== Work to complete ==
Report each line of the entries below that contains the word "adult", copied in full.

Begin Data for processing

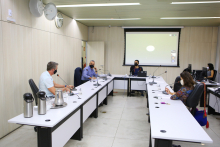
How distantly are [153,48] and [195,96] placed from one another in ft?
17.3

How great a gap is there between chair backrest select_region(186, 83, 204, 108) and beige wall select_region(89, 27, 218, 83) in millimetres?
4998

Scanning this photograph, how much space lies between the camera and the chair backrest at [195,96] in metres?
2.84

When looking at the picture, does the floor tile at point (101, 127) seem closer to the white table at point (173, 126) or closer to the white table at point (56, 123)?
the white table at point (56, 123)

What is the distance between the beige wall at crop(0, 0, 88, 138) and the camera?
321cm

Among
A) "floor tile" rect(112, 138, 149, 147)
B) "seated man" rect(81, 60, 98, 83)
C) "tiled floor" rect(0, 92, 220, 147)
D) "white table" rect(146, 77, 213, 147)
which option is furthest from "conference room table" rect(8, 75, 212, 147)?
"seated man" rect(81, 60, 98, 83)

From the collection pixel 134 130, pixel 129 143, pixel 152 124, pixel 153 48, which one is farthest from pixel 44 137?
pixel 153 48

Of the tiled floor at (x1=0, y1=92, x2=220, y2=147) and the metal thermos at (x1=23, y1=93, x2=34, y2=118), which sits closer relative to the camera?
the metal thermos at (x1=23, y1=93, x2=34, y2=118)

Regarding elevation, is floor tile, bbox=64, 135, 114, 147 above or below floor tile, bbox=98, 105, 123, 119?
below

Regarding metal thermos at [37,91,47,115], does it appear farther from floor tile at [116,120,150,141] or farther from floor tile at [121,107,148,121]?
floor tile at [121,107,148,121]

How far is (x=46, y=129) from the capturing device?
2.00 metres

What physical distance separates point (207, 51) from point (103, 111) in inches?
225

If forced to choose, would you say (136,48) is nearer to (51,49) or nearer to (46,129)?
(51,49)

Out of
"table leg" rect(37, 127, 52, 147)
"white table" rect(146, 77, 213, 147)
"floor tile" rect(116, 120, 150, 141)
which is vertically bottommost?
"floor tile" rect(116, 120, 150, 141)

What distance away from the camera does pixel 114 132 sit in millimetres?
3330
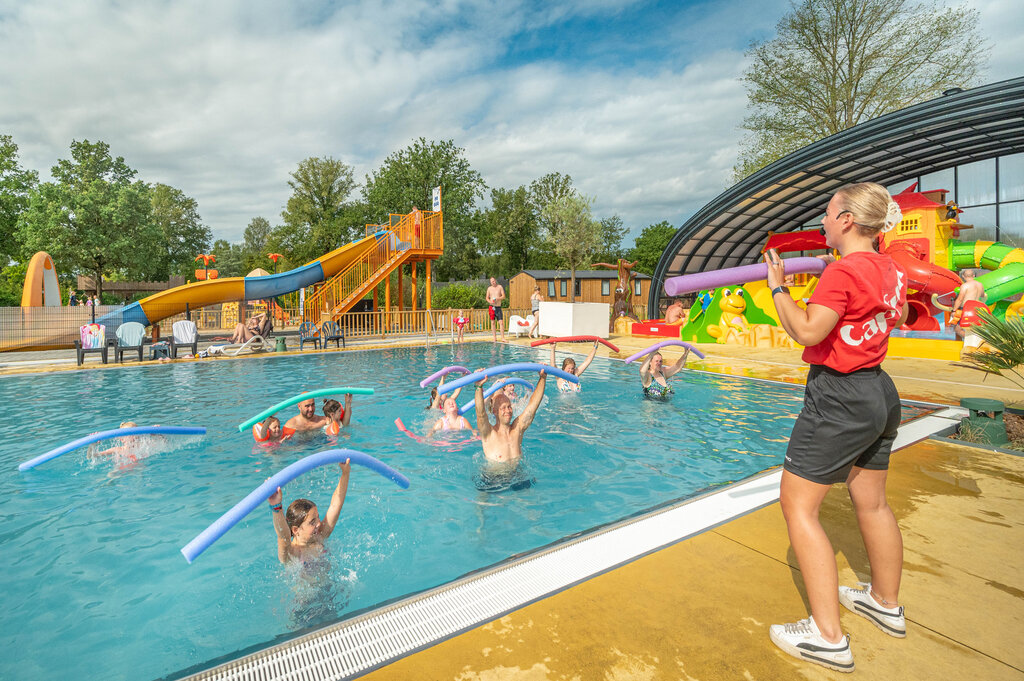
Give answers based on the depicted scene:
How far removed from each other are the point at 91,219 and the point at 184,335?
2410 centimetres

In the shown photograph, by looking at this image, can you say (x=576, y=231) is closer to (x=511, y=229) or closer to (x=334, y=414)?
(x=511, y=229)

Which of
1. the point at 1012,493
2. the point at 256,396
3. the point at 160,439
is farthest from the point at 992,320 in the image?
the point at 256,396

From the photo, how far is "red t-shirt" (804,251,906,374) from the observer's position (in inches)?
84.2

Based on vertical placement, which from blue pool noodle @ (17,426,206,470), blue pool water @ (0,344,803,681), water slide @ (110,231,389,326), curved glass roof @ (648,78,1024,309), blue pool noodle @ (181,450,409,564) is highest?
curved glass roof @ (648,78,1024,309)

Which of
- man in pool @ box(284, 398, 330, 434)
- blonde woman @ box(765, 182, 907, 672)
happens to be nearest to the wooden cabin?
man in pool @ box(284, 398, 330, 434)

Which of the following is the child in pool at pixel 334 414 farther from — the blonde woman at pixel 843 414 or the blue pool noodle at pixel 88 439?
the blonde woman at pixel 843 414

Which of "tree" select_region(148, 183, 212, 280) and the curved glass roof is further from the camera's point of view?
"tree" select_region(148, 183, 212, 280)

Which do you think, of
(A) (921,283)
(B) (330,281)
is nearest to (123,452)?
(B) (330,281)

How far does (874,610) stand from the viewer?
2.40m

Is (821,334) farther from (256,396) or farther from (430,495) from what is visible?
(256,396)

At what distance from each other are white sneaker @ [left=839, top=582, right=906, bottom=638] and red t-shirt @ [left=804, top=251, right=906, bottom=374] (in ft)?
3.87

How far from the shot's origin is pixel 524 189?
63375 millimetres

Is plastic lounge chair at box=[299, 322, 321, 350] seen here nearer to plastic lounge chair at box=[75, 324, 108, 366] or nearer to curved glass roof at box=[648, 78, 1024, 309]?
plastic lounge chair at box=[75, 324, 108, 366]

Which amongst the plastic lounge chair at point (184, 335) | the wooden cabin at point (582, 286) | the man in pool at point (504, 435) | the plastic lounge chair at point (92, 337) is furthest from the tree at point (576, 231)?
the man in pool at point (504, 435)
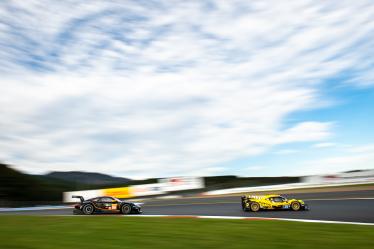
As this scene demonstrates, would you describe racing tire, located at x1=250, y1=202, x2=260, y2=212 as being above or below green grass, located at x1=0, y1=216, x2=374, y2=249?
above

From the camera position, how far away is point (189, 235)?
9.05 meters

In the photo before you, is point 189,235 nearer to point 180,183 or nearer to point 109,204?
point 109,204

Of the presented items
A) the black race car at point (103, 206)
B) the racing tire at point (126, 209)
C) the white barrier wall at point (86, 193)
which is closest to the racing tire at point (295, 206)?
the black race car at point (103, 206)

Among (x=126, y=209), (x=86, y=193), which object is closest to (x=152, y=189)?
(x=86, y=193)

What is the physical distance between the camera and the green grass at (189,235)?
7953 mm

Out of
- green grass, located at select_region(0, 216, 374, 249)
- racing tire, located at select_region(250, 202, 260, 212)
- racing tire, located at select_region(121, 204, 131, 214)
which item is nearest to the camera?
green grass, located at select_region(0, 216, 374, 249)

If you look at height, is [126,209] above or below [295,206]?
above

End Data for processing
Begin Data for processing

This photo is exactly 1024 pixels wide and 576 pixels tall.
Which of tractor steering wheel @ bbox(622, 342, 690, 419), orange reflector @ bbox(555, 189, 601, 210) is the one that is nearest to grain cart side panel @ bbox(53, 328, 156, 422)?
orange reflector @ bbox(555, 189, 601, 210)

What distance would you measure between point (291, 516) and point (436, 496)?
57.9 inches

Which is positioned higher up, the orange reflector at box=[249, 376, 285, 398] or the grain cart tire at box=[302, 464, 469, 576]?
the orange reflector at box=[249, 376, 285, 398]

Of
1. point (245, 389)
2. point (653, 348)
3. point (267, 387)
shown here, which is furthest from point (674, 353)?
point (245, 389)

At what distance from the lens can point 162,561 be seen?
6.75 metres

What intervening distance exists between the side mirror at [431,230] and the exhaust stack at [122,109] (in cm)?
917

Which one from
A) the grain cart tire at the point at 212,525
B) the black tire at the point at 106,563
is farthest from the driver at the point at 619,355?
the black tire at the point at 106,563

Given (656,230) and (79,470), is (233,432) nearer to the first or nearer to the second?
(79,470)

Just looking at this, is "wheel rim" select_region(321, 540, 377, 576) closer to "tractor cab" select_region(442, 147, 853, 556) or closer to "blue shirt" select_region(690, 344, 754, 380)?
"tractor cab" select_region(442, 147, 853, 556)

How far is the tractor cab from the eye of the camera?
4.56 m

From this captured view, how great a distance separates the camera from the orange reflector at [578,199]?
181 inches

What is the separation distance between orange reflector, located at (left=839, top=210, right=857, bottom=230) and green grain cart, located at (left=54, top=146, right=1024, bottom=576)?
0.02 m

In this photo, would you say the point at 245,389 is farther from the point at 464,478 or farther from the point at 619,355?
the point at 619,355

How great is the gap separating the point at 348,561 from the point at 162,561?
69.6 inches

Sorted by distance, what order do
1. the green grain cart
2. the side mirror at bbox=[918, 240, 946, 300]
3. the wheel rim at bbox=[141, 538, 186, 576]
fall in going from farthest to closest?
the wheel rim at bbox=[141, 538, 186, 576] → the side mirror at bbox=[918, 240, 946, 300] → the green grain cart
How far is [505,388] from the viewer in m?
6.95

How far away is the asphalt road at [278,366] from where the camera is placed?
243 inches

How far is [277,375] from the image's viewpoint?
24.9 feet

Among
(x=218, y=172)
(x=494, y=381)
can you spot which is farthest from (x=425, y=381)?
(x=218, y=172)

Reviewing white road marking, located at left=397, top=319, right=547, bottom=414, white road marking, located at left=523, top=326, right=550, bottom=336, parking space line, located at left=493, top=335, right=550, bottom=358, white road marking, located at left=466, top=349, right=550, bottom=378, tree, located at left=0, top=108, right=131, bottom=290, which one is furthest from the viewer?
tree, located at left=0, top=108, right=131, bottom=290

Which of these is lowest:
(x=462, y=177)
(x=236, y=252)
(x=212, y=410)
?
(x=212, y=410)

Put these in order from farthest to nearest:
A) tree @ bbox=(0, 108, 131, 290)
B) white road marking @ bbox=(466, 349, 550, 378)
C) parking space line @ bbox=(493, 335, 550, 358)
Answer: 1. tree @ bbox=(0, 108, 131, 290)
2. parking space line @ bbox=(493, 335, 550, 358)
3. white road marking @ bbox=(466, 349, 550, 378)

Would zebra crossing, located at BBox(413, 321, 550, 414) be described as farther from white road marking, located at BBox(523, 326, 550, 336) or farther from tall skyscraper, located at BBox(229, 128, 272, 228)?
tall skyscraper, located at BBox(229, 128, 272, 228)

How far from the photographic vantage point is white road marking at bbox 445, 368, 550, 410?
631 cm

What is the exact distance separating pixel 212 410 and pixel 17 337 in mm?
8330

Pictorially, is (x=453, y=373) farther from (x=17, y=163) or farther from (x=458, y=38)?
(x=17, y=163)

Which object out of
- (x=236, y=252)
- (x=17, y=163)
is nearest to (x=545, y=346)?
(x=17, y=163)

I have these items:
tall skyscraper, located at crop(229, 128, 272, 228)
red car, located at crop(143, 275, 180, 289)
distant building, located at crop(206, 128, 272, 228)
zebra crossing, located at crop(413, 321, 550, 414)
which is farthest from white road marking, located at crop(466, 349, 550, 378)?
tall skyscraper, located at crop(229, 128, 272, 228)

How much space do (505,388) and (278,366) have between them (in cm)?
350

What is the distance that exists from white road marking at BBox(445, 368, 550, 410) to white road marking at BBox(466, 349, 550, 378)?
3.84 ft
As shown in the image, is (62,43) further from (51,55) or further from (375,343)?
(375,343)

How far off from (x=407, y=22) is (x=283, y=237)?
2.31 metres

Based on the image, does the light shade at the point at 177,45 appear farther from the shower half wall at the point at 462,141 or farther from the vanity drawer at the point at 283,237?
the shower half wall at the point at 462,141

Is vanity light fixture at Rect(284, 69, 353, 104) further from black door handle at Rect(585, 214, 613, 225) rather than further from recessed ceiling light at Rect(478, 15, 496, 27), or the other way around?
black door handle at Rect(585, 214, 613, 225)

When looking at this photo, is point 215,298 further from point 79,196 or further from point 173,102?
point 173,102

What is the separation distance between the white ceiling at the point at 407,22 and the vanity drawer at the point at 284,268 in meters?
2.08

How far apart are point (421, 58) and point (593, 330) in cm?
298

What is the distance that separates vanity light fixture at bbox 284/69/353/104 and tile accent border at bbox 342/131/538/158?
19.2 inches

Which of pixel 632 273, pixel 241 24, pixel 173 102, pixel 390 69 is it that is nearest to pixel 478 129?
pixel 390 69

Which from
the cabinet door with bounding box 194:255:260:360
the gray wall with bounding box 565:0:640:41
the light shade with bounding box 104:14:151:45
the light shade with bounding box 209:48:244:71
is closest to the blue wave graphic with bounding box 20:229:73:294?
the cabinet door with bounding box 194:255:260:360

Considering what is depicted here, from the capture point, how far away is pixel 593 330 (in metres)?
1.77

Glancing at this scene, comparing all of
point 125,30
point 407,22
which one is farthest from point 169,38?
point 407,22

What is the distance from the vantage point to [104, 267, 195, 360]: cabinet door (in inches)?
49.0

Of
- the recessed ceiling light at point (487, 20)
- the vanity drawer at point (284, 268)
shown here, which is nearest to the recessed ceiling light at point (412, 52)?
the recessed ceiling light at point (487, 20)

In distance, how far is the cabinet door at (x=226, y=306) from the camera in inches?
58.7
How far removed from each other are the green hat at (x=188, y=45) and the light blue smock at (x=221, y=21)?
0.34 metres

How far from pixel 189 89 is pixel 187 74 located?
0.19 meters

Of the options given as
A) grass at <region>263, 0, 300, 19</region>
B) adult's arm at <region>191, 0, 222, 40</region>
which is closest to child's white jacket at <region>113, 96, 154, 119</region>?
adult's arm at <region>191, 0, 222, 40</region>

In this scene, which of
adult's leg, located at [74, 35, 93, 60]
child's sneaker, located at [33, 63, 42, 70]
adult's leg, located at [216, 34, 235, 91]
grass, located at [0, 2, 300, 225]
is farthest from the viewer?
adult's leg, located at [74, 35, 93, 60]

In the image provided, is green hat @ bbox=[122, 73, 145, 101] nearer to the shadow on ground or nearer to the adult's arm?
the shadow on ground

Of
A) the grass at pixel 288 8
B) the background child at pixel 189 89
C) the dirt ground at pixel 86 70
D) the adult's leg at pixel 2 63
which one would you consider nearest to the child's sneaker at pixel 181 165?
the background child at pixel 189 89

End Data for processing
Begin Data for processing

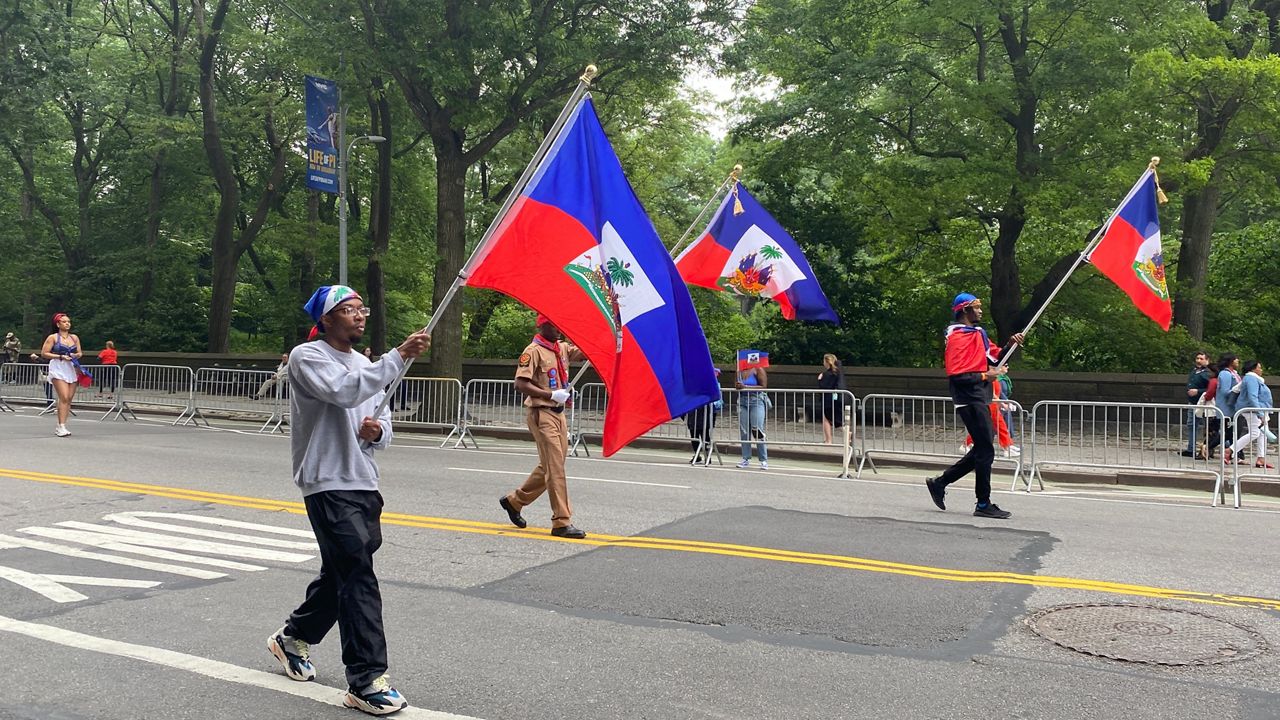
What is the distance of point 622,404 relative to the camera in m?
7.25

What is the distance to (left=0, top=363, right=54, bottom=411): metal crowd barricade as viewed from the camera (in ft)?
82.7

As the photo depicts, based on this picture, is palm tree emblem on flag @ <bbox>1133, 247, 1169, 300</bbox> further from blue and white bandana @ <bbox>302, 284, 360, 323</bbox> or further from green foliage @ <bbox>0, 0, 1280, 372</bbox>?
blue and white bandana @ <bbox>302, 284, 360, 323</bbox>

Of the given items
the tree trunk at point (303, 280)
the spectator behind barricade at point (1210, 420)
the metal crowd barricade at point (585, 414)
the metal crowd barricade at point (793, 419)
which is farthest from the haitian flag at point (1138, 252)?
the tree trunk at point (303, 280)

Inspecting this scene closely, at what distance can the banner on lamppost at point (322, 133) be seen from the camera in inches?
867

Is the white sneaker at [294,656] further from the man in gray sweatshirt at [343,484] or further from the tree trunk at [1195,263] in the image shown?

End Data for processing

== Output ==
B) adult's arm at <region>191, 0, 222, 40</region>
adult's arm at <region>191, 0, 222, 40</region>
adult's leg, located at [74, 35, 93, 60]
adult's leg, located at [216, 34, 235, 91]
adult's leg, located at [74, 35, 93, 60]
In the image provided, is green hat @ bbox=[122, 73, 145, 101] nearer to the shadow on ground or nearer to the adult's arm?
D) the adult's leg at pixel 2 63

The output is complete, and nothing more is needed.